Data for the task:
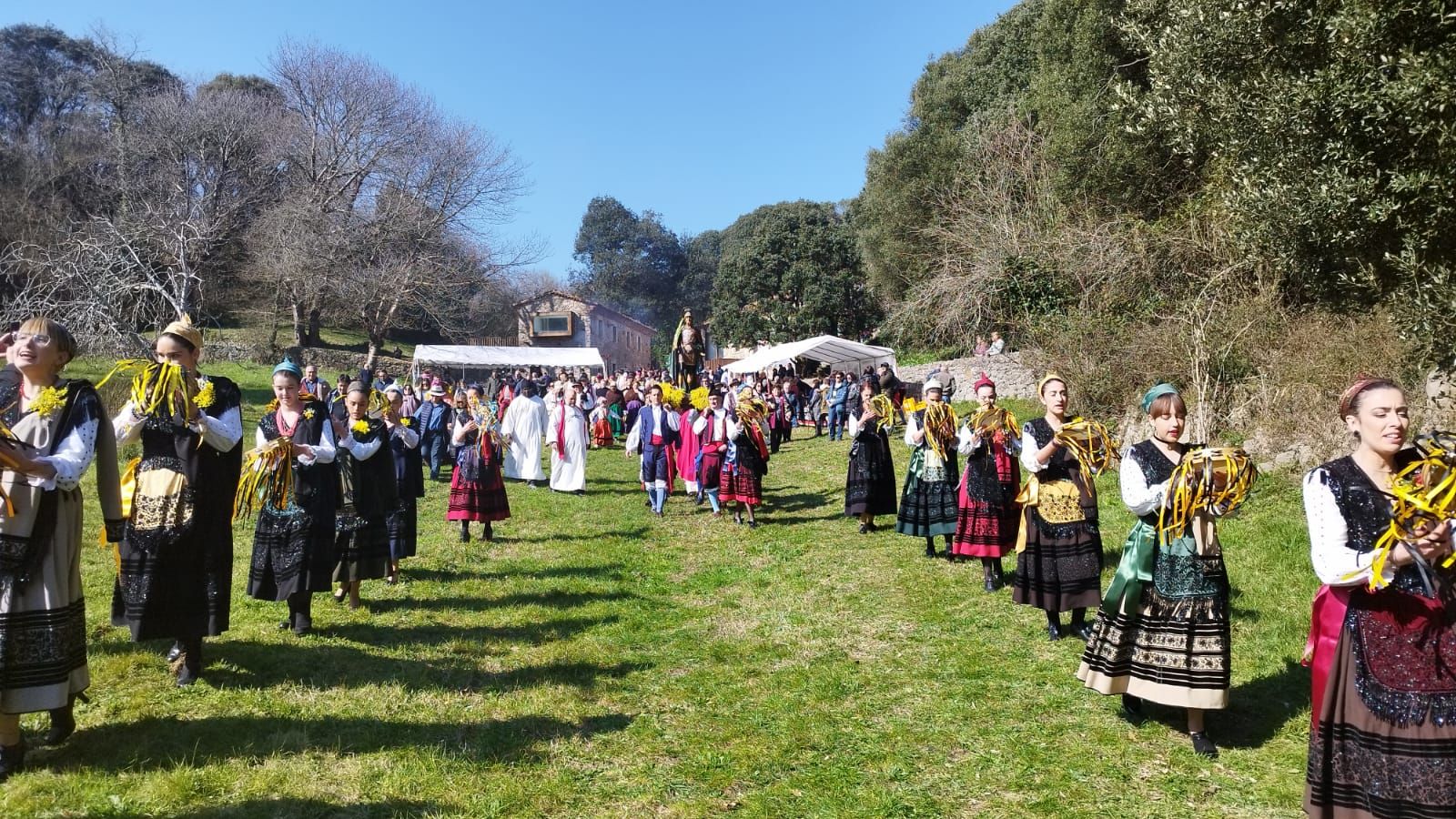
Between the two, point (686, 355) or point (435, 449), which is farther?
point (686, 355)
---
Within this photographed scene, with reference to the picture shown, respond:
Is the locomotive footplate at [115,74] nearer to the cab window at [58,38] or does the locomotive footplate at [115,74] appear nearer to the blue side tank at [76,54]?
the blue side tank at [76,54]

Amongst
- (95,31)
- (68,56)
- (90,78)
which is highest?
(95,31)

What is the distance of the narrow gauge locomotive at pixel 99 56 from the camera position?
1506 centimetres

Your task:
Please copy the rows word for word, beginning at the line that has "What is the" and stopping after the line that has "1506 centimetres".

Task output:
What is the distance of the narrow gauge locomotive at pixel 99 56 from the camera position?
1506 centimetres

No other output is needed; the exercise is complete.